TCU’s only goal at Liberty Bowl is to win, Gary Patterson says
Just to make it clear, TCU coach Gary Patterson is playing to win Friday against Georgia in the Liberty Bowl.
Not look at younger players. Not experiment for spring football. Not pick up some nice gifts and go home.
Nope, just win.
“Everybody does it different. It is a reward for your players. But I’ve never been to a bowl game that when it’s all said and done that if you didn’t win it, that you had a great feeling leaving it,” the veteran Horned Frogs coach said Thursday at his press conference. “You may have had a great experience, but you didn’t have a good feeling. We’ve lost a Fiesta Bowl, we’ve won a Rose Bowl.

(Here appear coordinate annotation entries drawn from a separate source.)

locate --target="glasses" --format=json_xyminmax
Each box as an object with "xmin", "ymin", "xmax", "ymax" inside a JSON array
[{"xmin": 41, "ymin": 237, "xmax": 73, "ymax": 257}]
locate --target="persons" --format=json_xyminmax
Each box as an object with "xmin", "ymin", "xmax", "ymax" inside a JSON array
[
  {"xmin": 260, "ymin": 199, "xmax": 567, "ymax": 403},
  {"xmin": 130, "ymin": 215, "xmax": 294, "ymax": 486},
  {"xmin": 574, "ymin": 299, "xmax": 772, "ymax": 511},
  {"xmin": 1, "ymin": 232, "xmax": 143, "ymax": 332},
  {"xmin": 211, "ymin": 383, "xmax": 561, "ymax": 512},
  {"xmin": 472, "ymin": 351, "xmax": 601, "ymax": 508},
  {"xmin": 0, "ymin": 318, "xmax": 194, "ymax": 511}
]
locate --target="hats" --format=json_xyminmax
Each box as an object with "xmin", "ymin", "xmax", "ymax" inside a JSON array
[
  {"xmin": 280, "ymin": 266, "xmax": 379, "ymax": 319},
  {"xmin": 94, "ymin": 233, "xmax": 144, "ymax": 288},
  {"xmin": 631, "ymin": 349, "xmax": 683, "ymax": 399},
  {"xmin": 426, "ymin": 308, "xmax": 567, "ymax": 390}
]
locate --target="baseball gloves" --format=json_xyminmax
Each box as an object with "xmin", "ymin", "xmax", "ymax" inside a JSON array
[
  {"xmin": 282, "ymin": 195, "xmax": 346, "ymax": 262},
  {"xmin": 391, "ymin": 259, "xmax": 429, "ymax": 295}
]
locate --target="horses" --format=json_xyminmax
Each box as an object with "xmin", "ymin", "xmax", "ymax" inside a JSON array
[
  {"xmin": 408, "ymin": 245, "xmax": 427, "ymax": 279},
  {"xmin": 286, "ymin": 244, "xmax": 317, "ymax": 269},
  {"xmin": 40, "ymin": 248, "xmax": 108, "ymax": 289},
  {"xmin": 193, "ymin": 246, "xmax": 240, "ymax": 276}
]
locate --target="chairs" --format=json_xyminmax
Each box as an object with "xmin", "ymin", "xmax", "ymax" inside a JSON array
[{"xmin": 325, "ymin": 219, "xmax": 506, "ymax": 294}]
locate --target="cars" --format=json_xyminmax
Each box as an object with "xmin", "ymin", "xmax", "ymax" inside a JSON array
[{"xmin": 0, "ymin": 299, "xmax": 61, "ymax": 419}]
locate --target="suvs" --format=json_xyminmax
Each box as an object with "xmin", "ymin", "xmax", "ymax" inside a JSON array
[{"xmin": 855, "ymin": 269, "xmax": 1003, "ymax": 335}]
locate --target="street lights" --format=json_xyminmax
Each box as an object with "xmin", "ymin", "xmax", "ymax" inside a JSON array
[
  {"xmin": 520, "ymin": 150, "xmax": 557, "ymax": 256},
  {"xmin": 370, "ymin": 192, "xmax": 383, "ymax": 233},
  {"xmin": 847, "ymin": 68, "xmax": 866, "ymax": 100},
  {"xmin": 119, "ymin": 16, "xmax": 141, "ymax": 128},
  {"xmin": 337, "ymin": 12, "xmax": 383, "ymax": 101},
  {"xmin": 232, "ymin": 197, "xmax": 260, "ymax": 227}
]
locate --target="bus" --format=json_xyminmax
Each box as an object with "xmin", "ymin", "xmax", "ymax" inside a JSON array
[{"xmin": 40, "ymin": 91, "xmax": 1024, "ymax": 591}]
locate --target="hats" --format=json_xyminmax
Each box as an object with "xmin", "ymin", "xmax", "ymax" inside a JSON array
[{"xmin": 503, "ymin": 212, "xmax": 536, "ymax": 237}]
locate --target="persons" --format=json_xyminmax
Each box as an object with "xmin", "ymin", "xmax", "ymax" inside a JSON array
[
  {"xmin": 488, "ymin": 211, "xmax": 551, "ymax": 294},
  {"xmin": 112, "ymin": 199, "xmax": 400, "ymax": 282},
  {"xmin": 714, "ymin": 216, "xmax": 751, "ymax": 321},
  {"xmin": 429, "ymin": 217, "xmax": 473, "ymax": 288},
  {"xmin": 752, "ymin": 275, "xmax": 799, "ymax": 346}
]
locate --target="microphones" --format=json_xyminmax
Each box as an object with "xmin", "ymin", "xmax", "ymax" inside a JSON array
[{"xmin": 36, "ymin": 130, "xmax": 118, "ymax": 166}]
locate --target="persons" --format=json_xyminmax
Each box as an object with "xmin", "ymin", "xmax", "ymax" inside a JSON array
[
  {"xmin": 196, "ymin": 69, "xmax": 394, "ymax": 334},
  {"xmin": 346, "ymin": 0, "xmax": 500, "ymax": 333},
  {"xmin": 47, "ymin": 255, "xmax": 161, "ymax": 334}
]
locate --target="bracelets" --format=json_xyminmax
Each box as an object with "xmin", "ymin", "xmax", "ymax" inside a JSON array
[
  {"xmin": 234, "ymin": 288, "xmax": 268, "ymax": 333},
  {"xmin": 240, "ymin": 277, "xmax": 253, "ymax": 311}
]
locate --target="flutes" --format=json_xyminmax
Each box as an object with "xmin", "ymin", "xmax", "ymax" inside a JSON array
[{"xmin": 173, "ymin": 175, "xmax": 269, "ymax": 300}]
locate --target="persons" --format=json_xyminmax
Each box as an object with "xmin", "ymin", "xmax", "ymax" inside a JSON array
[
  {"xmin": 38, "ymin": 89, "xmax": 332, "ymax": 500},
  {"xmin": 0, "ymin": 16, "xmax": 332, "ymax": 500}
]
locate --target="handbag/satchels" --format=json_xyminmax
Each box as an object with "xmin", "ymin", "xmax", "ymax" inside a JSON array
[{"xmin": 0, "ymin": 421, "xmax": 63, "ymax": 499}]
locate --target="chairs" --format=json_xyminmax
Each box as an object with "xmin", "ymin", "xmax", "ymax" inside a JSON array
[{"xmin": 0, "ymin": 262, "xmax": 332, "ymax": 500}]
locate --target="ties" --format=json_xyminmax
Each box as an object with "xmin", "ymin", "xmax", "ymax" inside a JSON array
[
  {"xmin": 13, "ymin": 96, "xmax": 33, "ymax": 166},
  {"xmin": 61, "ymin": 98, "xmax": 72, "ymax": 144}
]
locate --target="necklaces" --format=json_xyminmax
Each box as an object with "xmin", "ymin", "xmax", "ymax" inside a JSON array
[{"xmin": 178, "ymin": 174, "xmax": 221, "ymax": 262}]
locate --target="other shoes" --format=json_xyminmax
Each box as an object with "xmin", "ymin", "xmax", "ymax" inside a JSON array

You go down the years, there’s no substitute for winning, I don’t think. Because that’s what your kids leave with and what they take into the spring — what you did and what you got accomplished at your bowl site.”
Patterson, whose team enters the 11 a.m. kickoff with a 6-6 record, was asked the difference between 6-7 and 7-6.
“Makes a lot of difference to me. Winning, there’s no substitute for winning,” he said.
Patterson said TCU will go into the game with 12 practices, less than he preferred because the Armed Forces Bowl schedule at Amon G. Carter Stadium eliminated one day. He said he also would have liked three practices in Memphis rather than two, but that Wednesday’s work in cool, misty weather was very good.
“We’re playing to win here,” he said. “Whether we can or not, I don’t know. Definitely that’s the whole goal, the way we set up practices — and it’s always been the way we set up practices. Early, it’s going to be very physical and later you pull them back and get your legs and shoulders ready to go.”
TCU has won eight of its past 10 bowl appearances and is 9-5 in bowls with Patterson as head coach.